Design: The authors screened 557 articles and ultimately identified only four articles with a total of 6 studies met inclusion criteria which included the following:
systemic review or randomized control trial
children 4-18 years
diagnosis of FAP established with well-defined criteria
intervention was compared to placebo or alternative treatment
Results: All of the studies were reviewed –each received an overall quality rating by the authors as “very low.” The particular treatments included amitriptyline, peppermint oil, famotidine, miralax, tegaserod, and cyprohepatadine. The study with the most patients had only 90 patients and the longest treatment period was 4 weeks.

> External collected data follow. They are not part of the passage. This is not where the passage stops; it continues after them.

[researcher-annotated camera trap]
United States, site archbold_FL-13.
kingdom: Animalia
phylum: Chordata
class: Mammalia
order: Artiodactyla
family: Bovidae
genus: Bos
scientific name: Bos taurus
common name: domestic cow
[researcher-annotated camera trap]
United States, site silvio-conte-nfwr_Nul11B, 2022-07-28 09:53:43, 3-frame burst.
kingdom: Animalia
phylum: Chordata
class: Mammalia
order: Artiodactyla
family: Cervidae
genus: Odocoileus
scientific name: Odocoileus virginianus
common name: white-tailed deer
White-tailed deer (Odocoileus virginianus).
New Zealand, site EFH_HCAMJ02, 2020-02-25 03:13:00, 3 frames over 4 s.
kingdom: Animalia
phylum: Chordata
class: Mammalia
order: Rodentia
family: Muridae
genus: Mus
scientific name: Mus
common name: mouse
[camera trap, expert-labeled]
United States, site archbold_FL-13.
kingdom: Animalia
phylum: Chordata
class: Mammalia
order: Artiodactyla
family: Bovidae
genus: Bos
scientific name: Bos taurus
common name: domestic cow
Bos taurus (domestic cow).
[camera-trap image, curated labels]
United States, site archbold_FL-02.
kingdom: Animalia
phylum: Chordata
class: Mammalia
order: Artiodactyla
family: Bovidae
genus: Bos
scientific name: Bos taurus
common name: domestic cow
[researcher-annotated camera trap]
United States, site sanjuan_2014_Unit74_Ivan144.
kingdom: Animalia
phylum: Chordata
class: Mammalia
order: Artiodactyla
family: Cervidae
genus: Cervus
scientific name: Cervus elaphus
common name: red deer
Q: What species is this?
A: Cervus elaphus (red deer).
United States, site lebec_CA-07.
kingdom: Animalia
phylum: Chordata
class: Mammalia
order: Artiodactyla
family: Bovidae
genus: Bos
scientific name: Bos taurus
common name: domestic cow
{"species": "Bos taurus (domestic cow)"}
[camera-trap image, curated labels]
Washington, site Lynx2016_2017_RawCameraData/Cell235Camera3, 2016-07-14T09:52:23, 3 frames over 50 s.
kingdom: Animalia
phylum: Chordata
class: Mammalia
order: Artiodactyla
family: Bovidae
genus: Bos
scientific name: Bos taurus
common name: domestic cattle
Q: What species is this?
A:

In the discussion, the authors make several key points:
there is a lack of adequately powered, high-quality, placebo-controlled drug trials in children with FAP
weak evidence was found in support of peppermint oil, cyproheptadine, and laxatives at reducing pain; amitriptyline and famotidine had weak evidence supporting some improvement in global symptoms or quality of life.
problems with the studies: small sample sizes, poorly reported side effects, lack of follow-up, risk of bias
“several nonpharmacologic therapies (e.g.. hypnotherapy and cognitive behavioral therapy) have shown their efficacy in treating children with” FAP…with success rates up to 85%. Moreover, these therapies are not hampered by severe side effects.”
Bottomline: Our office-based psychologist may be more helpful for our patients than all the medications combined.